> [GIVEN PASSAGE]:
--- --- ---

7.7 Lean and Fatty Zucker Rats Zucker rats are specially bred to have curious weight properties, related to their genetics (look them up on the Web). You measure 30 lean Zucker rats, obtaining an average weight of 500 grams with a standard deviation of 50 grams. You measure 35 fatty Zucker rats, obtaining an average weight of 1000 grams with a standard deviation of 100 grams. In steps, you will assess the evidence against the claim that a fatty Zucker rat has exactly twice the weight of a lean Zucker rat. You know that the product of a normal random variable and a constant is a normal random variable. You should assume (and accept, because I won’t prove it) that the sum of two normal random variables is a normal random variable.
  1. (a)
    Write L (k) for the random variable obtained by drawing a uniform sample of k lean rats and averaging their weights. You can assume that k is large enough that this is normal.
    • What is  $$\mathbb{E}\left [L^{(k)}\right ]$$ ? (write an expression, no need to prove anything)
    • What is  $$\mathsf{std}\left (L^{(k)}\right )$$ ? (write an expression, no need to prove anything)
     
  2. (b)
    Now write F (s) for the random variable obtained by drawing a uniform sample of s fatty rats and averaging their weights. You can assume that s is large enough that this is normal.
    • What is  $$\mathbb{E}\left [F^{(s)}\right ]$$ ? (write an expression, no need to prove anything)
    • What is  $$\mathsf{std}\left (F^{(s)}\right )$$ ? (write an expression, no need to prove anything)
     
  3. (c)
    Write  $$\mathsf{popmean}\left (\left \{L\right \}\right )$$ for the population mean weight of lean rats, and  $$\mathsf{popmean}\left (\left \{F\right \}\right )$$ for the population mean weight of fatty rats. Assume that  $$2\mathsf{popmean}\left (\left \{L\right \}\right ) = \mathsf{popmean}\left (\left \{F\right \}\right )$$ .
    • In this case, what is  $$\mathbb{E}\left [F^{(s)} - 2L^{(k)}\right ]$$ ?
    • In this case, what is  $$\mathsf{std}\left (F^{(s)} - 2L^{(k)}\right )$$ ?
    • Your expression for  $$\mathsf{std}\left (F^{(s)} - 2L^{(k)}\right )$$ will have contained terms in the population standard deviation of F and L. What is the standard error of F (s) − 2L (k)?
     
  4. (d)
    Now assess the evidence against the hypothesis that a fatty Zucker rat weighs exactly twice as much as a lean Zucker rat.

--- --- ---

> [SUPPLIED ENTRIES]:
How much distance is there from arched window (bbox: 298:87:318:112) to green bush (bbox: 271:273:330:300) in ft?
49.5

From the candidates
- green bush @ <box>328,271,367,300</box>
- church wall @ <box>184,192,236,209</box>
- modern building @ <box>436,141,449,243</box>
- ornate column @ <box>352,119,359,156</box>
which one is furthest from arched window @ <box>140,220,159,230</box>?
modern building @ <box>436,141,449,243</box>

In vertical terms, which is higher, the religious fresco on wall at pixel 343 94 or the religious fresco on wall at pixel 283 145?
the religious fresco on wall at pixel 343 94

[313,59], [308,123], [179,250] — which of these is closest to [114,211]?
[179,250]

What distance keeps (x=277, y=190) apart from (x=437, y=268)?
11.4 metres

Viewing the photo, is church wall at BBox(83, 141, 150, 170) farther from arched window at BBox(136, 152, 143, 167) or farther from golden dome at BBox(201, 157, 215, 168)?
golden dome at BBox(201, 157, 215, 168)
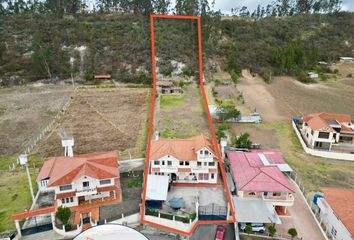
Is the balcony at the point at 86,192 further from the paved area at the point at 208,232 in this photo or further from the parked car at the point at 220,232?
the parked car at the point at 220,232

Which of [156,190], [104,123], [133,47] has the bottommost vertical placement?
[156,190]

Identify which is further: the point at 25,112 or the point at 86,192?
the point at 25,112

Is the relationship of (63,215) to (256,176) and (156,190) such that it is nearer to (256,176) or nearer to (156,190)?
(156,190)

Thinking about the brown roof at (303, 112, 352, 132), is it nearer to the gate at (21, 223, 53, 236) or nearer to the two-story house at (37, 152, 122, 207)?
the two-story house at (37, 152, 122, 207)

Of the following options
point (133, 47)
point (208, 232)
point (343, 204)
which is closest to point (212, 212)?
point (208, 232)

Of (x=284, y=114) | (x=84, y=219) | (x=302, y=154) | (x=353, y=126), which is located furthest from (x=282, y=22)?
(x=84, y=219)

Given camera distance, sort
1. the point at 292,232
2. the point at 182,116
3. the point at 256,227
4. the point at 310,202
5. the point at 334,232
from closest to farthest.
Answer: the point at 292,232, the point at 334,232, the point at 256,227, the point at 310,202, the point at 182,116

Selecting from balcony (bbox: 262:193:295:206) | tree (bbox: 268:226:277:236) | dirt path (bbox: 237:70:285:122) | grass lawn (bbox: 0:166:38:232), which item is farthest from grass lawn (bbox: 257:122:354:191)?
grass lawn (bbox: 0:166:38:232)
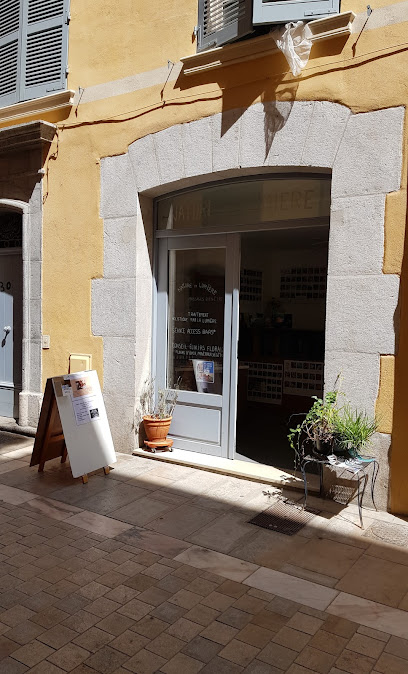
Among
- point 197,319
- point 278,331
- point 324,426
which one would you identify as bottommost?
point 324,426

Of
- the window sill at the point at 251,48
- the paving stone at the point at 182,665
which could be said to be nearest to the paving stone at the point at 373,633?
the paving stone at the point at 182,665

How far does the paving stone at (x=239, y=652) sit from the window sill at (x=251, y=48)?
14.6 ft

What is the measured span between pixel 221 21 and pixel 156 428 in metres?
4.02

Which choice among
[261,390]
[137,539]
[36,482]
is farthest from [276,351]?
[137,539]

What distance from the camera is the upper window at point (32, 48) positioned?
645 centimetres

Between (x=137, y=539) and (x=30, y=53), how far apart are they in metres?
5.87

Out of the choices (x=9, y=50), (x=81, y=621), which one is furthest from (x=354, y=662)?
(x=9, y=50)

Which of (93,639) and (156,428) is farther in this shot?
(156,428)

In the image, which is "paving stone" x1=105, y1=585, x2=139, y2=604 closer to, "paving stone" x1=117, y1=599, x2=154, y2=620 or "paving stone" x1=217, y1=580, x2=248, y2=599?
"paving stone" x1=117, y1=599, x2=154, y2=620

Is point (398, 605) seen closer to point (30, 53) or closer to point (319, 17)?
point (319, 17)

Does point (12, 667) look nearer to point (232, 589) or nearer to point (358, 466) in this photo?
point (232, 589)

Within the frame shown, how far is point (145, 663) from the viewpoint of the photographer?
2.64m

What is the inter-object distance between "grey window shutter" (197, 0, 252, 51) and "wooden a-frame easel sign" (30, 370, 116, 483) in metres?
3.38

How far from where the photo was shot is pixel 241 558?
371 centimetres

--- --- ---

> [EXERCISE TASKS]:
[1] What standard deviation does the Zucker rat passage give for the weights of the fatty rats?
[2] Please copy the stretch of the Zucker rat passage from "Now write F" through "s is large enough that this is normal.".
The records were drawn from a separate source.

> [RESPONSES FOR EACH TASK]:
[1] 100 grams

[2]
Now write F (s) for the random variable obtained by drawing a uniform sample of s fatty rats and averaging their weights. You can assume that s is large enough that this is normal.